With President-elect Donald Trump waiting in the wings, the Republican majority in Congress will have the opportunity to tackle a host of education issues when its next session begins in 2017, from funding for disadvantaged and special education students and college access and affordability issues, to student-data privacy and career and technical education.
At the same time, there will be significant turnover in some key positions: In addition to Trump’s selection of school choice advocate Betsy DeVos to be education secretary, the House education committee will have a new leader, Rep. Virginia Foxx, R-N.C.
But what’s probably at the top of the list for leading GOP lawmakers is deciding which regulations from President Barack Obama’s administration pertaining to the Every Student Succeeds Act they may wish to overturn through the Congressional Review Act. Sen. Lamar Alexander, R-Tenn. and the Senate education committee chairman, has indicated his intent to toss out final ESSA rules from the Obama administration if he decides they go beyond the scope of the law.
The outgoing administration has yet to release final ESSA spending regulations that could shift more state and local money to disadvantaged students. If it does before leaving office, the odds are that GOP lawmakers—many of whom have said the proposal represents federal overreach—would use the review act to get rid of them.
Fate of Final Rules
Less certain is the fate of final ESSA accountability and testing regulations the department released in recent weeks, as well as rules on teacher preparation the administration released in October.
The future of the accountability regulations will be closely watched by states and districts, whose input could be a big factor in whether Republicans move to toss them and possibly start a new round of rulemaking.
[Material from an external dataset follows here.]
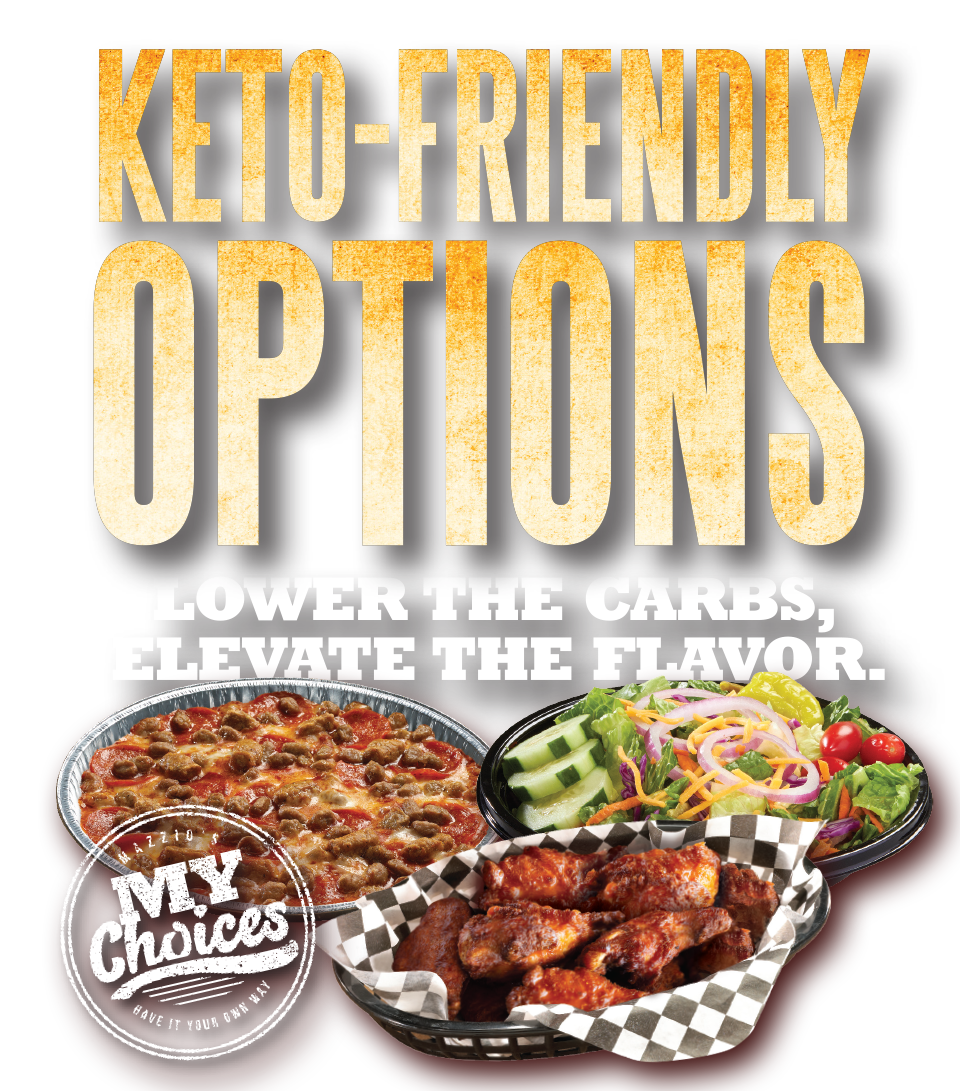 Keto-Friendly Options. Lower the carbs, elevate the flavor.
The year-old law, the successor to the No Child Left Behind Act, is due to kick in for the 2017-18 school year.
“People are anxious to get going,” said Michele McLaughlin, the president of the Knowledge Alliance, an advocacy and policy-research group.
Congress also already has a running start or has expressed clear interest in a number of specific policy areas. Earlier this year, bills to reauthorize the Carl D. Perkins Career and Technical Education Act and the Juvenile Justice and Delinquency Prevention Act breezed through the House of Representatives with overwhelming bipartisan support, only to stall in the Senate. Both could have a relatively easy path through Congress starting next year.
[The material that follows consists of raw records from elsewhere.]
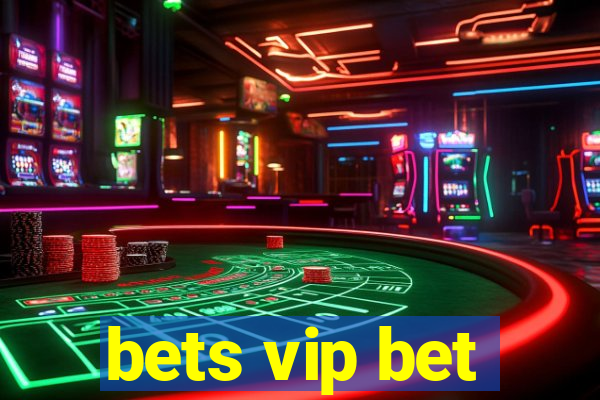bets vip bet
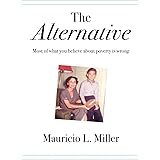 The Alternative: Most of What You Believe About Poverty Is Wrong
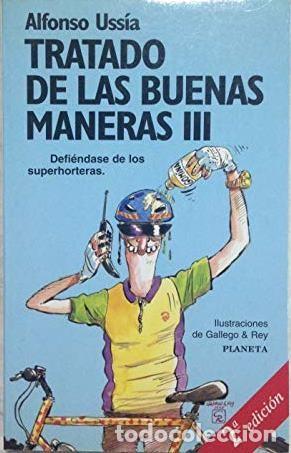 Libros de segunda mano: Tratado de las Buenas Maneras III - Alfonso Ussia - Editorial Planeta - F&aacute;bula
“There’s a decent chance [DeVos] would be interested in CTE,” said Sasha Pudelski, an assistant director of AASA, the 69ý Superintendents Association. She cited the involvement by DeVos and her husband in an aviation-focused charter school in Michigan.
“And I think Congress came pretty far [on passing a CTE bill],” Pudelski said. “I anticipate that will not be a difficult bill to pass next year.”
But one of the education policy areas that could be at the top of the list for many members of Congress isn’t about public schools.
DeVos, the prominent GOP donor who is Trump’s education secretary nominee, is best known for her work to expand school choice. She does not have significant experience dealing with policies affecting colleges and universities. But Alexander, the chairman of the Senate education committee, used the Nov. 23 news of her selection to signal his interest in reauthorizing the Higher Education Act.
In a statement, the senator said DeVos’ work with Congress would provide “an opportunity to clear out the jungle of red tape that makes it more difficult for students to obtain financial aid and for administrators to manage America’s 6,000 colleges and universities.” The HEA is now three years overdue for renewal.
Leadership Direction
Alexander’s omission of school choice in his initial public reaction to DeVos’ nomination could mean he’s more interested in revamping the higher education law than in pushing a major school choice plan like the $20 billion voucher program Trump proposed during the campaign. (Alexander previously proposed a “Pell Grants for Kids” bill to allow states to redirect federal aid to school choice programs.)
“DeVos is not experienced in [higher education]. The senator is absolutely experienced in this. That’s to his advantage,” said David DeSchryver, the senior vice president and co-director of Whiteboard Advisors, a consulting organization. “The majority of the work is going to be in higher education.”
In a statement, Sheridan Watson, Foxx’s spokeswoman, said the North Carolina Republican “would like to see the next [Higher Education Act] reauthorization focus on increasing transparency, improving the accessibility and affordability of postsecondary education, reforming the accreditation process, and encouraging innovation in the classroom.”
Watson added that reauthorizing the Perkins Career and Technical Education law and the Child Nutrition Act would also be top priorities for Foxx in the next Congress.
Right now, Foxx leads the subcommittee on higher education and workforce training. In 2014 she helped shepherd through a reauthorization of the Workforce Innovation and Opportunity Act.
Rep. Luke Messer, R-Ind., an education committee member, said in an interview last month that he was optimistic that reauthorization of the Family Educational Rights and Privacy Act would get consideration, given productive bipartisan work on the issue of student-data privacy over the last two years. Messer crafted a bill with Rep. Jared Polis, D-Colo., to overhaul federal law governing student-privacy issues.
“They just have so much on their plate that they’re going to be focused on,” Pudelski said of lawmakers.